▶ [SOURCE]

_ _ _ _ _ _ _

Mounting evidence indicates that a strong and strategic internal communication practice is critical to a company’s success.

The latest proof: A study by Thomas L. Harris/Impulse has shown that Fortune's top 200 "most admired" companies spend around three times more on internal communication than the bottom 200. It also reveals that the leading businesses spend more than half of their overall communication budget on internal processes.

But there is still much controversy over where the internal communication function should reside. Many human resource professionals are trying to make the case for ownership. As the study suggests, however, leaders are ultimately responsible for the elevation and success of an organization’s internal communication efforts. How they communicate, the decisions they make, and where they show interest have far more impact than anything else.

_ _ _ _ _ _ _

▶ [EXTRACTED MATERIAL]
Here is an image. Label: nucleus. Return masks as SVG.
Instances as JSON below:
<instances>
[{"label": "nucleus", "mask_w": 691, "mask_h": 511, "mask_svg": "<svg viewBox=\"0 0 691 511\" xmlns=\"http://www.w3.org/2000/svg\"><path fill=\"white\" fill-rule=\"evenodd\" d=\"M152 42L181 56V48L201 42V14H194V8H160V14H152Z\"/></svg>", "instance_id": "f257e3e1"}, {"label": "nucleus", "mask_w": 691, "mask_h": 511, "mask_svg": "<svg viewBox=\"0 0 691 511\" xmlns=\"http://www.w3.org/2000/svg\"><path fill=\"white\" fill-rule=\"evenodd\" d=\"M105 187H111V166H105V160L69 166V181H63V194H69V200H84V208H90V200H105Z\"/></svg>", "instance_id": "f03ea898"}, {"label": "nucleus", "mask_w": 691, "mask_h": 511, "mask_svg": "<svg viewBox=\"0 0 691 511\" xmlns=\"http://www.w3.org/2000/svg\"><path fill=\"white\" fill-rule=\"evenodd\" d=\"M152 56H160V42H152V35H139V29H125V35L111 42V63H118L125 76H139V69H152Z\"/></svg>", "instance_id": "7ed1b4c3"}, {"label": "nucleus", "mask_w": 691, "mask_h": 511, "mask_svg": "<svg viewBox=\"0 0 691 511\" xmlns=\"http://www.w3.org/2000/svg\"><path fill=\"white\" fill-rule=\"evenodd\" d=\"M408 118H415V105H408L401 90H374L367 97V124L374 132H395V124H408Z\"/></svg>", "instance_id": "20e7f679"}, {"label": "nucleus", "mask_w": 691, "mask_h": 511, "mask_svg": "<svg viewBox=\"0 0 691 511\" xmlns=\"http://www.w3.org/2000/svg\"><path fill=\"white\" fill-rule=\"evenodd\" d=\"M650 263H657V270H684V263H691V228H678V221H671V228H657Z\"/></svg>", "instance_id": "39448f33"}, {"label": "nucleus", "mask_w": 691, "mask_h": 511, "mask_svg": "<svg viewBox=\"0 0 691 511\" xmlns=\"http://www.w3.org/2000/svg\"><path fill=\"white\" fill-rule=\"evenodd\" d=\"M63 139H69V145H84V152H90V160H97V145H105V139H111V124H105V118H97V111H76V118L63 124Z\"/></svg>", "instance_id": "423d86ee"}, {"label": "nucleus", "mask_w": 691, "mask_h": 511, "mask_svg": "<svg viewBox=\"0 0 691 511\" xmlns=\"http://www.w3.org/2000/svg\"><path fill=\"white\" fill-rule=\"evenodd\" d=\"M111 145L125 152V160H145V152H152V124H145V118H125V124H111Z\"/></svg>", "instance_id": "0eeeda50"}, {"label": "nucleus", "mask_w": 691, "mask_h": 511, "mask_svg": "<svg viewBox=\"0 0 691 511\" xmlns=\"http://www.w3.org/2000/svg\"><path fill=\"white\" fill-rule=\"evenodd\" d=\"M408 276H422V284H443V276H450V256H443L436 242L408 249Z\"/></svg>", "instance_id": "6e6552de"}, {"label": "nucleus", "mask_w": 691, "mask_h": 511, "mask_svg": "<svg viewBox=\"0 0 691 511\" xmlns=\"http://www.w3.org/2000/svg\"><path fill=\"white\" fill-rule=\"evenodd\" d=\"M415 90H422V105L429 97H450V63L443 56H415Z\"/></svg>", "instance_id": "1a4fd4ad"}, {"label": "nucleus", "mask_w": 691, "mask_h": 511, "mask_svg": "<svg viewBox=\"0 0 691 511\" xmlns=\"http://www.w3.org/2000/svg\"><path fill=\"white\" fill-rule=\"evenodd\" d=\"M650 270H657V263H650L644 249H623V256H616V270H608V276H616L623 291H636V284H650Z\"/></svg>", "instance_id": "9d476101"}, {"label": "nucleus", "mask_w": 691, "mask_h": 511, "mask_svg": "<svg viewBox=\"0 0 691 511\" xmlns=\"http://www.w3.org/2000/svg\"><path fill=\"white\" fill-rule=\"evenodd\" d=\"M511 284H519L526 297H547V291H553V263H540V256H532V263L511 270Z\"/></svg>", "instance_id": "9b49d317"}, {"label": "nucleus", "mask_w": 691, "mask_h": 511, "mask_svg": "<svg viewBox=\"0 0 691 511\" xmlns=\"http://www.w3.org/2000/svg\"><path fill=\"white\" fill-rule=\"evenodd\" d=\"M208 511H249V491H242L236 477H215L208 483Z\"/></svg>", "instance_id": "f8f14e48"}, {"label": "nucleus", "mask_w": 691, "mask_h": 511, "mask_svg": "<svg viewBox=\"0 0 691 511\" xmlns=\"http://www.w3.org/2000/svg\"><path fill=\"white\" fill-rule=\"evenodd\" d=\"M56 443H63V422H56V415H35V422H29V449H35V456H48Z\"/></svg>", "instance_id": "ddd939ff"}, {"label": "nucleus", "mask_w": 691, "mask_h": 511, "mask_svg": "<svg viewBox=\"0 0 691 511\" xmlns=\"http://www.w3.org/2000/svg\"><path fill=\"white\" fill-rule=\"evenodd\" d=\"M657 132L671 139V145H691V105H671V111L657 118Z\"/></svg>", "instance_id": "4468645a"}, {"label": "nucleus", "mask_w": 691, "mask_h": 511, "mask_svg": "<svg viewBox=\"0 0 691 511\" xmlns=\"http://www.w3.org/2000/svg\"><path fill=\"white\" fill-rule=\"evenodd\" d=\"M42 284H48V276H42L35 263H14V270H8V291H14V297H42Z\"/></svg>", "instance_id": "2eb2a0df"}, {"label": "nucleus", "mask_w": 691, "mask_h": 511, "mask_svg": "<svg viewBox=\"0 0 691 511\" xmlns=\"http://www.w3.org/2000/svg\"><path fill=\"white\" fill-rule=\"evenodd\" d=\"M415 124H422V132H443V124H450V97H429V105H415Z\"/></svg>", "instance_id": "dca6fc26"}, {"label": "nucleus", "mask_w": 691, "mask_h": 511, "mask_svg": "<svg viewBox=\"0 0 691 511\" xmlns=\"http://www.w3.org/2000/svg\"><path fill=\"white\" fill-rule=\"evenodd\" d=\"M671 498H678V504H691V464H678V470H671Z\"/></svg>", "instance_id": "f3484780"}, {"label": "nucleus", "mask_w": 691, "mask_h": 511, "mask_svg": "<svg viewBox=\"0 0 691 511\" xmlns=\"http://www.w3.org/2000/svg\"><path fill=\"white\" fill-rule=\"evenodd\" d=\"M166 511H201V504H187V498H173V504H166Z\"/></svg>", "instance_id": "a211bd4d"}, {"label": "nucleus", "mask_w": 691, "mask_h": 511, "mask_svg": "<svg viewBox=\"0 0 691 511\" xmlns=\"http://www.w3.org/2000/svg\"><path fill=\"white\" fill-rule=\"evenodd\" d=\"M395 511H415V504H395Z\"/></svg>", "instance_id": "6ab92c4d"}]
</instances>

_ _ _ _ _ _ _

▶ [SET TASK A]
Decide whether each statement agrees with the passage on internal communication. Answer yes or no for each, and quote the deciding words from the passage.
(i) Fortune's top 200 "most admired" companies spend around three times more on internal communication than the bottom 200.
(ii) It is now settled where the internal communication function should reside.
(iii) The leading businesses spend less than a quarter of their overall communication budget on internal processes.
▶ [SET TASK B] Please edit the passage on internal communication from "But there is" up to and including "than anything else.", changing "leaders" to "executives".
▶ [SET TASK C] Continue the passage on internal communication from its final sentence.
The records have no connection to the passage on internal communication.

▶ [EXERCISE RESPONSE A]
(i) Yes: "Fortune's top 200 "most admired" companies spend around three times more on internal communication than the bottom 200"
(ii) No: "there is still much controversy over where the internal communication function should reside"
(iii) No: "the leading businesses spend more than half of their overall communication budget on internal processes"

▶ [EXERCISE RESPONSE B]
But there is still much controversy over where the internal communication function should reside. Many human resource professionals are trying to make the case for ownership. As the study suggests, however, executives are ultimately responsible for the elevation and success of an organization’s internal communication efforts. How they communicate, the decisions they make, and where they show interest have far more impact than anything else.

▶ [EXERCISE RESPONSE C]
Comments

Strategic internal communication (among other things) includes the decisions and behaviours of management. That takes it beyond traditional HR -the strategic dimension means that it is not a simple "turf war". The whole organisation has to own IC, albeit it may be led by a team of key managers, strategic planners, HR and communication professionalals. Ultimately, if an organisation is to achieve its vision and goals, be more successful in achieving its purpose, then there needs to be a consistency across the whole organization - among both management and staff - with shared values, open and consistent 2-way communication, accurate understandings of what it means for "me in my role or job" - all translating into appropriate behaviours at all levels.
Well stated, Geoff, and we couldn't agree more. Indeed, our counsel to clients is to always treat decisions as their primary communication vehicle, with all other more formal media products playing a supporting role for the messages informally sent by policy decisions and leadership activity.